The proposed rule would apply to both employees and independent contractors. If the rule becomes final, employers would be required to rescind existing noncompete clauses and notify employees who have been subject to these clauses of the rescission in writing within 45 days of the rule’s implementation. As currently drafted, the FTC’s rule would become effective 60 days after the final rule is published in the Federal Register, and employers would have to comply with the new rule within 180 days of its publication.
Rationale for the Proposed Rule
The FTC’s proposed rule is based on President Joe Biden’s 2021 Executive Order on Promoting Competition in the American Economy. This order encouraged the agency to exercise its statutory rule-making authority under the Federal Trade Commission Act (FTCA) to “curtail the unfair use of non-compete clauses and other clauses or agreements that may unfairly limit worker mobility.” In making its historic announcement, the FTC stated that noncompete agreements harm competition; suppress wages for workers, including those not subjected to noncompete clauses; reduce labor mobility; and hamper innovation.

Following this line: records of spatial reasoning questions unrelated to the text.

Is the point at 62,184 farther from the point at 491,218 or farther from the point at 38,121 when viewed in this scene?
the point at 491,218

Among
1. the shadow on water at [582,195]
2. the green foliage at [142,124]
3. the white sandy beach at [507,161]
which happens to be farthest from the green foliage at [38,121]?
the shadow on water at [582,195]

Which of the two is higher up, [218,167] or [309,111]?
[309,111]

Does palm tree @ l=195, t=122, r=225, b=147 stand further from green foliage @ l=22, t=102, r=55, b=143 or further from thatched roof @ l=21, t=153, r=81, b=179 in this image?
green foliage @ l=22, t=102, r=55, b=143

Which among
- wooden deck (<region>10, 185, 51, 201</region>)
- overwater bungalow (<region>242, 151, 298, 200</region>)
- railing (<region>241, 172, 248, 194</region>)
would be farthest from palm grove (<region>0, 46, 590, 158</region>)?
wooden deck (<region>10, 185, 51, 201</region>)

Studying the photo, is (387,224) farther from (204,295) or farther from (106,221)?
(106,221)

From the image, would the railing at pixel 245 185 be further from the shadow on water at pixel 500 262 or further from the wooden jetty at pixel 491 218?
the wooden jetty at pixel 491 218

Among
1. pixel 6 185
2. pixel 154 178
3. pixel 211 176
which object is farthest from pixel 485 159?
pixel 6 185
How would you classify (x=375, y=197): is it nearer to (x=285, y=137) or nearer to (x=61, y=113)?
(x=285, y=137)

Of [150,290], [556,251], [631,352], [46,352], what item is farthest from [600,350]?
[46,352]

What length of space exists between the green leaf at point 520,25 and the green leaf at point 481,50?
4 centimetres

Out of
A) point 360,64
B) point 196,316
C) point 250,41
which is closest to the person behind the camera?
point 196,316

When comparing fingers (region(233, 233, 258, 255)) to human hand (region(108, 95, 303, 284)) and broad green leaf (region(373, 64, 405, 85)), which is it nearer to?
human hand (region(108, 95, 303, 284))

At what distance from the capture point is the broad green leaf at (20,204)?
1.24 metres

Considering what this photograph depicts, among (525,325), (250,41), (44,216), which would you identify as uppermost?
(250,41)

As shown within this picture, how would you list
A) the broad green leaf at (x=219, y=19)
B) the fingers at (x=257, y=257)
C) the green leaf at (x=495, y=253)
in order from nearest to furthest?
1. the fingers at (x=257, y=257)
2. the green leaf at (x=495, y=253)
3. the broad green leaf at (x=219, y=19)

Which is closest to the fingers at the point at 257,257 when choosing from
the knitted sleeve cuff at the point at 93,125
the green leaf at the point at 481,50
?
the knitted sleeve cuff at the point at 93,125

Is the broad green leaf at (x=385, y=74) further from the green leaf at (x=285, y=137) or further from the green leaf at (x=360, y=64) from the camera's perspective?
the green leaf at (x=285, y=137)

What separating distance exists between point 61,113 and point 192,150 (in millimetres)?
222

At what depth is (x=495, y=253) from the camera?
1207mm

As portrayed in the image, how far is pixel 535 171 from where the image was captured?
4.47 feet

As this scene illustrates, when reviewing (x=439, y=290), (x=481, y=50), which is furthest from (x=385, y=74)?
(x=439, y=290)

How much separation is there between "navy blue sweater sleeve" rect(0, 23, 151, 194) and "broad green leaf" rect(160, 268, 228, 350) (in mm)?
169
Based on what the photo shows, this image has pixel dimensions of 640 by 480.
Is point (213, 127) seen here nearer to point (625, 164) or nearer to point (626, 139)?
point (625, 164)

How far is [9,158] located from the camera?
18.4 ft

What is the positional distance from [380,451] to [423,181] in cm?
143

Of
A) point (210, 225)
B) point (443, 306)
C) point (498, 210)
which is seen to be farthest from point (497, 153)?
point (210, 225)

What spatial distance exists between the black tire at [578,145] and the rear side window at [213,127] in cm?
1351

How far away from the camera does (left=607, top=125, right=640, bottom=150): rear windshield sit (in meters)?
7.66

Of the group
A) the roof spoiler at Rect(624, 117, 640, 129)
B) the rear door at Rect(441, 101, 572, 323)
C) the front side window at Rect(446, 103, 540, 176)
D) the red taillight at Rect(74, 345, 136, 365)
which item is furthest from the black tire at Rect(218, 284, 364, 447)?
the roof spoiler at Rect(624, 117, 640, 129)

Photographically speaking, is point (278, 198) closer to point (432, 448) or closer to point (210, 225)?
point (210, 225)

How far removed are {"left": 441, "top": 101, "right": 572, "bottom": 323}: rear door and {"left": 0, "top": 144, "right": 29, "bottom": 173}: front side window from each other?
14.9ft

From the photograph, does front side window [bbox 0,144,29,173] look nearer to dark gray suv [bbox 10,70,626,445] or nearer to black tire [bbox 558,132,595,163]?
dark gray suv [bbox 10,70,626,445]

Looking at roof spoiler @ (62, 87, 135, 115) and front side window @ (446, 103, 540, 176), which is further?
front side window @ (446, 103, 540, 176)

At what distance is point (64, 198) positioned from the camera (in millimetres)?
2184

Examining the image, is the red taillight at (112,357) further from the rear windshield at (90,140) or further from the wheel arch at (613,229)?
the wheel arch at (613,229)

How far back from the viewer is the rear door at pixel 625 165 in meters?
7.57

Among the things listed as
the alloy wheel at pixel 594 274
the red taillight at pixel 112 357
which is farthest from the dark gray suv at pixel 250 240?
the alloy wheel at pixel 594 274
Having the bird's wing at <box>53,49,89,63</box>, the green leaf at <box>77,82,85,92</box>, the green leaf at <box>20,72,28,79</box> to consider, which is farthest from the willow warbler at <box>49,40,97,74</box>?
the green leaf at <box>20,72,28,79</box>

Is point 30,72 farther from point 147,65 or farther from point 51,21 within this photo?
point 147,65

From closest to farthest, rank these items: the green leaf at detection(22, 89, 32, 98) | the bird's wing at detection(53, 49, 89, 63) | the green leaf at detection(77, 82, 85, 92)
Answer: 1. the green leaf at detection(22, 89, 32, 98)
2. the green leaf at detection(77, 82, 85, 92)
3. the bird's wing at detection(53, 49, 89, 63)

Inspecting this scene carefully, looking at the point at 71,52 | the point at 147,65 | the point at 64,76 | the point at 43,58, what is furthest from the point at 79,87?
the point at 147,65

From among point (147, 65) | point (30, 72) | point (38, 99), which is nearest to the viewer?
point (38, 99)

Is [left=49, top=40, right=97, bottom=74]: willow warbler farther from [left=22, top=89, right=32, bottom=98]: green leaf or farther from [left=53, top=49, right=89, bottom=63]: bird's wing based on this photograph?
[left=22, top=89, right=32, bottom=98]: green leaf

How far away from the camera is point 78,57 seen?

According to the agency, banning noncompete clauses would narrow pay gaps for groups of workers, such as women and minorities, by 4% to 9%.
Potential Impact on Employers
The proposed ban would apply to every employer in the United States who has noncompete clauses with any employee or independent contractor. Thousands, if not millions, of noncompete agreements in existence today would cease to have any legal effect if the FTC’s rule becomes final. Under current law, noncompete agreements are governed by state and common law. Most states place limits on noncompete agreements, requiring their geographic scope, duration and competitive activity restrictions to be reasonable. This leaves the enforceability of noncompete agreements subject to courts’ interpretations of what constitutes “reasonable.” While several states have banned or restricted the use of noncompete agreements, the FTC’s proposed rule would create a nationwide ban on noncompete clauses—with very limited exceptions—supplanting state and common law.
Although the proposed rule does not create any new obligations for employers, it could have a massive impact on nearly every employer and the U.S. economy as a whole. According to the National Employment Law Project, 18% of employees are required to sign noncompete agreements as a condition of employment. Approximately 1 in 5 U.S. workers are subject to noncompete agreements; in certain industries, such as technology, that number is much higher. Banning noncompete agreements would allow employees to work for competitors or start competitive businesses.
The FTC’s goal in banning these clauses is to increase workforce competition between employers, as organizations could hire employees who were previously restricted by noncompete agreements. This could alter how compensation negotiations for executives and key employees are conducted. Additionally, employers would likely increasingly use confidentiality, trade secret and other protective clauses to protect their legitimate business interests.
Employers can submit comments to the FTC regarding the proposed rule. All comments must be received on or before March 20, 2023. Even after the FTC completes the notice and 60-day comment period, it will likely be some time before this proposed rule becomes final, if ever, as the agency’s rule is likely to be challenged legally. There are concerns about whether the FTC has the authority to regulate noncompete agreements under the FTCA. If the challenges are successful, the proposed noncompete ban may never become final or only portions of it will. Impacted employers can take steps now to protect themselves, such as reviewing their agreements with employees and independent contractors to ensure any restrictive covenants contained therein are enforceable.
If the FTC’s proposed rule becomes final, it would have a significant impact on most employers. Understanding the proposed ban on noncompete clauses and its potential impacts allows employers to prepare, adapt and set their organizations up for long-term success. Impacted employers will want to follow the FTC’s rule-making process closely.